How come Dutch people are so good at languages?

Sanja   Thursday, September 30, 2004, 14:42 GMT
We also say "Numerous as the Russians" when there is a lot of people somewhere (originally: "Ima ih k'o Rusa.") And when someone smokes a lot, we say that he smokes like a Turk. LOL :)
Damian   Thursday, September 30, 2004, 17:07 GMT
I have found out that the Welsh call the English:

Sais - pronounced ['s-ai-s] similar to saying "sise" in English, but the Welsh put much more stress into their words than do the English, who seem to just glide through their words a lot of the time. Welsh seems to be spoken with much more force and mouth movement than does English.

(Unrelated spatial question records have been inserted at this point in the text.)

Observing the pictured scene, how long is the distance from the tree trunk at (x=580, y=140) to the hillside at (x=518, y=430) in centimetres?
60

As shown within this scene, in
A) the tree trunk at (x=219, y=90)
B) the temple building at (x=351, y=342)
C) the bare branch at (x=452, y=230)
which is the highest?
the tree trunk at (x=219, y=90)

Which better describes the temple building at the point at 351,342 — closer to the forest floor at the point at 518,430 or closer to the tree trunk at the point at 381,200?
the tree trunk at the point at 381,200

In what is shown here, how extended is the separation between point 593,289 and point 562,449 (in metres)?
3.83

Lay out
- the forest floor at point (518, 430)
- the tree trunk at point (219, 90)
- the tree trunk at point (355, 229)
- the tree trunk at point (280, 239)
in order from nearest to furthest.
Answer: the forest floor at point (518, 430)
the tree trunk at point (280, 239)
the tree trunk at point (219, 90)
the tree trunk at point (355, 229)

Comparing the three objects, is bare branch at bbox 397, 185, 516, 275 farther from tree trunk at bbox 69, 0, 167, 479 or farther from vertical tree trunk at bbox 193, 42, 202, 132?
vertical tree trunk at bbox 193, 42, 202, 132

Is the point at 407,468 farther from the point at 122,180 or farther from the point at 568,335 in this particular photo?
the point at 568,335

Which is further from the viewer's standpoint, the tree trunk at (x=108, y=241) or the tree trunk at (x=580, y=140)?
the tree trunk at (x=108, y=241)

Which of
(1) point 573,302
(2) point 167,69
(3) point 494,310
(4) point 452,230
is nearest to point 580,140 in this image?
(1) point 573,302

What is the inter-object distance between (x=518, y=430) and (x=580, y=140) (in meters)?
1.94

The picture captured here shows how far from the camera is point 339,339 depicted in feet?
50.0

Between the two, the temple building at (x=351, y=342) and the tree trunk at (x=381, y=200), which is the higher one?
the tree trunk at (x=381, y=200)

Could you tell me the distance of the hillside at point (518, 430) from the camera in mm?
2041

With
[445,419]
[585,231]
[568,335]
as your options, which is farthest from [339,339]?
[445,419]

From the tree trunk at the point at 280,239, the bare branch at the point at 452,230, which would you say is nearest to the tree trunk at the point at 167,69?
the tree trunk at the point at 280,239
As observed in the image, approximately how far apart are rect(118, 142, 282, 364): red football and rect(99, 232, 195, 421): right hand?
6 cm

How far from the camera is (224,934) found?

At uni I was talking with a French girl (of fond memory...yes, she is still alive I'm delighted to say.. just back home in France) and she told me that her observations were that many English people seemed to speak while hardly opening their mouths, especially men for some reason! I then began looking at speaking people's mouths after that to see if I could see this strange phenomenon, but it was only when I spoke with guys from the south of England that I could see some truth in it and that cute mademoiselle knew what she was talking about. I wonder why that is...why they don't open their mouths much I mean, not why she knew what she was talking about. That sounds convoluted but I've no time to alter this post right now.
Lidewij   Thursday, September 30, 2004, 19:45 GMT
I'm Dutch and have therefore attended "Dutch language classes". i don't know how language teaching is in other countries, but i can tell you my experiences. I attended a grammar school in the netherlands and got there lessons in English, German, french, latin and a few years greek, all obligatory for that type of school. At primary school i had started already with some simple english sentences. We were doing conversations about the weather, your family and your hobbies, no grammar was explained. At secondary school I had to learn about 50 words a week for english, besides in the first years a lot of grammar lessons, but also listening to CD's, reading english sentences in class with corrections for wrong pronunciation and tasks to write essays in english. They also learned me how to understand the meaning of a text or a speech without understanding the meaning of all the words. I learned to speak in english without feeling ashamed for making mistakes or speaking with a dutch accent. In the last 3 years I had english literature lessons, so i had to understand also a bit of the english spoken in the era of sheakspeare. I was not taught only to speak british english, but also confronted with scottish, australian, indian, american etc. english. to improve your speaking skills we also had some debates and presenations in english. Al lot of schools have also exchange programs with schools elsewhere in europe, so that you become aware of the need of understanding english if you want to communicate with people abroad. In my exam year I have read several texts from newspapers and youth magazines. Also 6 books, poetry and 1 shakespare book were obliged. Now, at university, I get college in english together with chineze students and a few international students from the rest of the world. Now I can expand my speaking skills. I'm not fluent in english and you're able to detect a dutch accent. I don't understand everything, but enough to read english scientific work. If I would like to speak english like a native, there is still a lot of work to be done.
grt. Lidewij
Damian   Thursday, September 30, 2004, 22:11 GMT

Thanks for your's very nice and well put together in excellent English. How did you interpret the Scottish variety of English?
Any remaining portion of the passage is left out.